* [Extrait fourni]:
┌──
Par Mamadou Sèye
Il flotte dans l’air un parfum singulier, un mélange d’attente déçue et d’interrogation profonde. Le peuple, qui a consenti tant d’espoirs, observe aujourd’hui avec une attention accrue les premiers pas de ceux qu’il a porté au pouvoir à 54% au premier tour et auxquels il a offert une majorité confortable à l’Assemblée nationale. Le message était clair, limpide : nous vous donnons les instruments, nous vous offrons la légitimité, nous vous accordons notre confiance. A présent, faites ce que vous avez promis de faire. Et c’est à ce carrefour que se cristallise un malaise diffus, mais réel. Beaucoup ne comprennent pas ce qui se passe, ou plutôt, ils ont l’impression de comprendre : que les anciens réflexes persistent, que la justice piétine, que la réconciliation se présente non pas comme un horizon apaisé, mais comme une injonction à l’oubli. Et cela, ils le refusent.
└──
* [Données fournies]:
┌──
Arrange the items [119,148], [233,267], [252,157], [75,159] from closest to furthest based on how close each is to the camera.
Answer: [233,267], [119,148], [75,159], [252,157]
└──
* [Série de tâches]:
A) Dans le texte sur le malaise face au nouveau pouvoir, recopiez le passage qui commence à « Par Mamadou Sèye » et se termine à « ils le refusent. », en substituant « paix » à « réconciliation ».
B) Reprenez le texte sur le malaise face au nouveau pouvoir et poursuivez-le après sa dernière phrase.

* [Réponses aux exercices]:
A)
Par Mamadou Sèye
Il flotte dans l’air un parfum singulier, un mélange d’attente déçue et d’interrogation profonde. Le peuple, qui a consenti tant d’espoirs, observe aujourd’hui avec une attention accrue les premiers pas de ceux qu’il a porté au pouvoir à 54% au premier tour et auxquels il a offert une majorité confortable à l’Assemblée nationale. Le message était clair, limpide : nous vous donnons les instruments, nous vous offrons la légitimité, nous vous accordons notre confiance. A présent, faites ce que vous avez promis de faire. Et c’est à ce carrefour que se cristallise un malaise diffus, mais réel. Beaucoup ne comprennent pas ce qui se passe, ou plutôt, ils ont l’impression de comprendre : que les anciens réflexes persistent, que la justice piétine, que la paix se présente non pas comme un horizon apaisé, mais comme une injonction à l’oubli. Et cela, ils le refusent.

B)
Car la perception, en politique, vaut souvent réalité. On peut gouverner avec des idées, mais jamais contre les perceptions. Aujourd’hui, celles-ci s’accumulent avec une netteté désarmante. On reproche au Président de la République d’être le théoricien d’une réconciliation impossible, tant que justice ne sera pas rendue. On lui dit, en filigrane, que la page ne se tourne pas par décret, qu’on ne peut demander à une Nation de fermer les yeux sur ce qu’elle n’a pas vu juger. Paradoxalement, la majorité des citoyens n’est pas contre la réconciliation. Elle est même prête à la souhaiter, à la chérir, à l’habiter. Mais son prix est clair : vérité, justice, réparation. On ne répare pas une fracture en recouvrant simplement le sol d’un tapis neuf.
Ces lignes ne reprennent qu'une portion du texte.